VIDEO: Missing Cubes Optical Illusion

If you haven’t had the chance to see this “Missing/Extra Cube” video that went viral recently, here’s your chance to see it now! Norberto Jansenson has re-thinked famous missing-piece illusion (original version included triangle), and then presented it in much more appealing and effective manner.

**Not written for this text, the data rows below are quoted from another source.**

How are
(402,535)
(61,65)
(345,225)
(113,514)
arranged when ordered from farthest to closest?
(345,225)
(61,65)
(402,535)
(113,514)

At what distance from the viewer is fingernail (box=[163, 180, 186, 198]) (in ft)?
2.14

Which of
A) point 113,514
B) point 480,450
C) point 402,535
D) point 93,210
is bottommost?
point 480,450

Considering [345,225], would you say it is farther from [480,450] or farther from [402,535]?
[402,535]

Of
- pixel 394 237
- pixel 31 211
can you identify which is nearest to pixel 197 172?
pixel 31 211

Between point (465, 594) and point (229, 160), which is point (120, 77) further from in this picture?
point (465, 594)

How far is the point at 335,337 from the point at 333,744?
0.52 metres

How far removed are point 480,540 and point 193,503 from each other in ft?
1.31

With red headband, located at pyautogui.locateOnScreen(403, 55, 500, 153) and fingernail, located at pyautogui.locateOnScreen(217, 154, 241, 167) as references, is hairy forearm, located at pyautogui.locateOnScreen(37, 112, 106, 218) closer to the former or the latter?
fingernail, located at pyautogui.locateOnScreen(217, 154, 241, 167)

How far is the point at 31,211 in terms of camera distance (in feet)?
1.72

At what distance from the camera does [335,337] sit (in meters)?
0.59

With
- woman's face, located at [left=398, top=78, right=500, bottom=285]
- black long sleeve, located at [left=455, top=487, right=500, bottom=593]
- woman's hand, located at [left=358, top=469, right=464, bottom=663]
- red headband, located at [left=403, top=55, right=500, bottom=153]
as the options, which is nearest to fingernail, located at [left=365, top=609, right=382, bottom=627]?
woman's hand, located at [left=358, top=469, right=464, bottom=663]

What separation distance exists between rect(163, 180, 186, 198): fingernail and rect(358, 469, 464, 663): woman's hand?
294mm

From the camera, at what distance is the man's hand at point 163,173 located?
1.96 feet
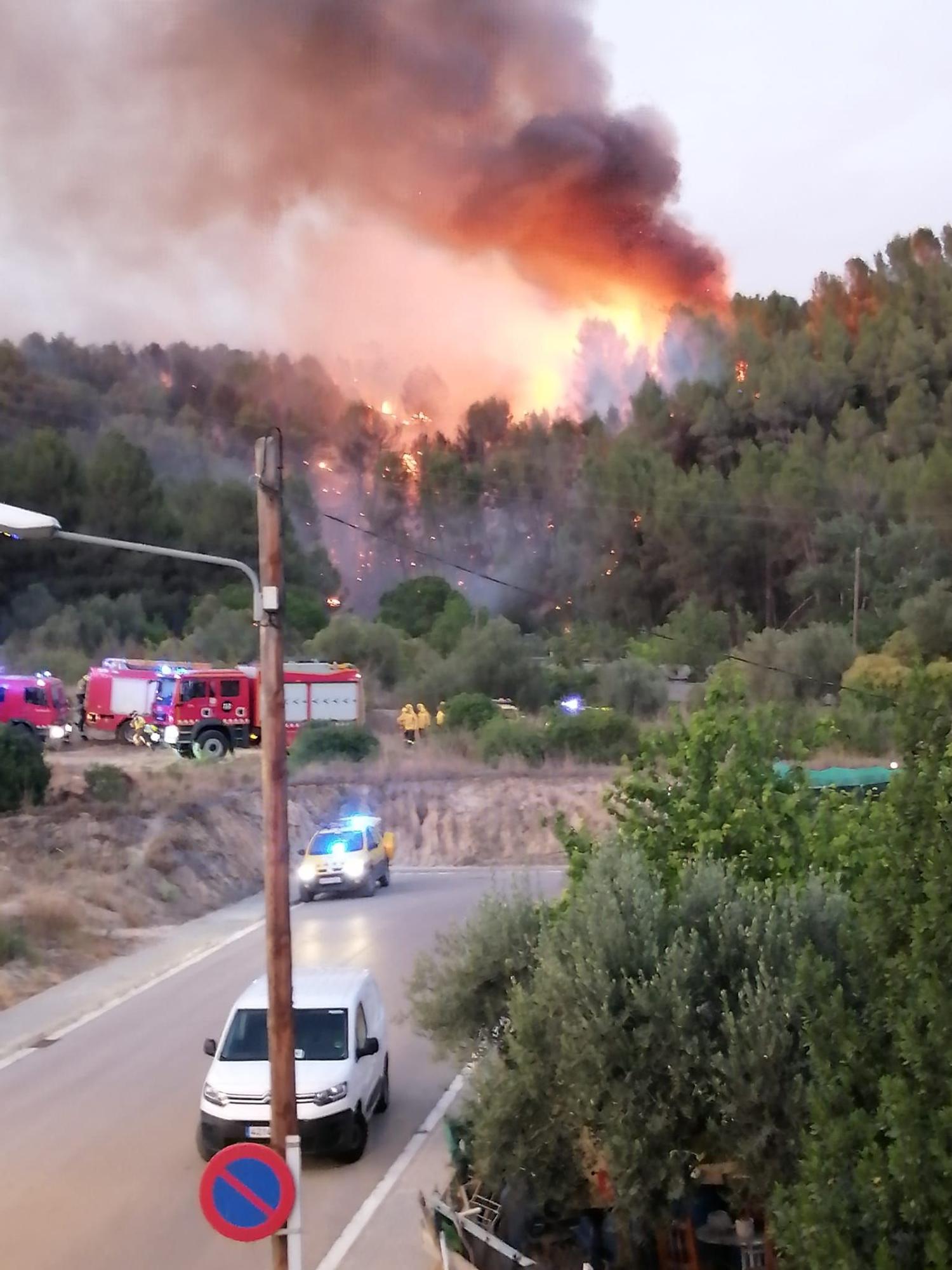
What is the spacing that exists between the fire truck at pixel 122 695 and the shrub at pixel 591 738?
11.7 meters

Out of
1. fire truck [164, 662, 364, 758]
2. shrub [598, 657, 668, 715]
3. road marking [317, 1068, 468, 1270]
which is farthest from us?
shrub [598, 657, 668, 715]

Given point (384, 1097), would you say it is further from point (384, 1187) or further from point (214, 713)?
point (214, 713)

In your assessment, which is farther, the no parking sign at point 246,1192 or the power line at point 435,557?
the power line at point 435,557

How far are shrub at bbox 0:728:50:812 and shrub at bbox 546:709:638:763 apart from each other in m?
17.4

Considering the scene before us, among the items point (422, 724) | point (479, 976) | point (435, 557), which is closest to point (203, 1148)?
point (479, 976)

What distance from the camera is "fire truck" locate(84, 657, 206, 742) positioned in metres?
40.8

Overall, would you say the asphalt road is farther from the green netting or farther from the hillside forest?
the hillside forest

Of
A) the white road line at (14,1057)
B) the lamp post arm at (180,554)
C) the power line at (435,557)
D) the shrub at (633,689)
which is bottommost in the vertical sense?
the white road line at (14,1057)

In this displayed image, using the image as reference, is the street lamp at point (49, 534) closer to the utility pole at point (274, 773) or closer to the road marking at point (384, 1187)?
the utility pole at point (274, 773)

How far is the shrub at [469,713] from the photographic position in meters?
45.8

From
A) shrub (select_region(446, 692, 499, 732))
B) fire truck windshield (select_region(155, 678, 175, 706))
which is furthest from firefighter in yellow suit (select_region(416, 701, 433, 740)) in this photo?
fire truck windshield (select_region(155, 678, 175, 706))

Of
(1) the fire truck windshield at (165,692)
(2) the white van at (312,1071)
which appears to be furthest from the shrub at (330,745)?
(2) the white van at (312,1071)

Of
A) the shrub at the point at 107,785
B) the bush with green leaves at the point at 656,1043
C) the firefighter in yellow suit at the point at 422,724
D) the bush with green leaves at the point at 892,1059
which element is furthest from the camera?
the firefighter in yellow suit at the point at 422,724

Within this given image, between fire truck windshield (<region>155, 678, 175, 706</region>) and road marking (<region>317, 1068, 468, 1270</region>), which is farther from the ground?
fire truck windshield (<region>155, 678, 175, 706</region>)
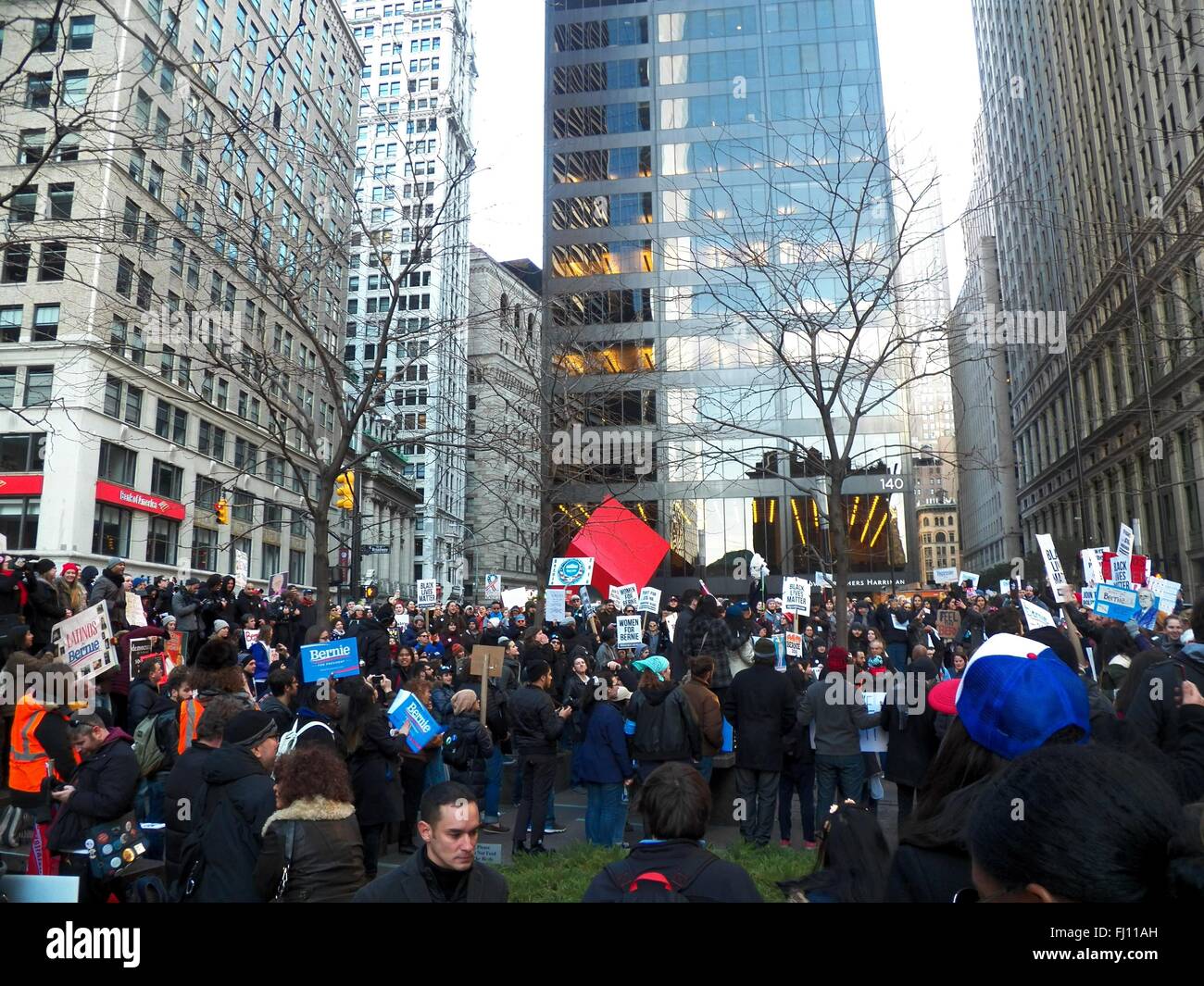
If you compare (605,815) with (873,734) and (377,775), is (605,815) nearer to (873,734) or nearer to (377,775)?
(377,775)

The idea behind this toy is somewhat identical to “Preposterous Puzzle” and “Confuzzle“. Norberto starts with a wooden frame filled entirely by 63 cubical pieces, where he then starts rearranging them. By the end of the video he ends up with few extra pieces on his side. Let’s see if we can solve this illusive puzzle one more time!

45 Replies to “VIDEO: Missing Cubes Optical Illusion”


    This is entirely impossible!!!!!!

    How the hell can anyone remove matter from a box, without leaving any space in between!!!!!

    Einstein would be surprised!!!!!

    1. The whole pieces are cut in a way that a little bit of some of the cube-like background seems to be the same as it is taken apart and put back together. Which in reality,if you look at all the “cubes” throughout the vidio, some are distorted,proving enough of the “cubes” are taken away to seemingly have more or less room for the individual “cubes” depending on if it is adding or subtracting the single “cubes” at the end.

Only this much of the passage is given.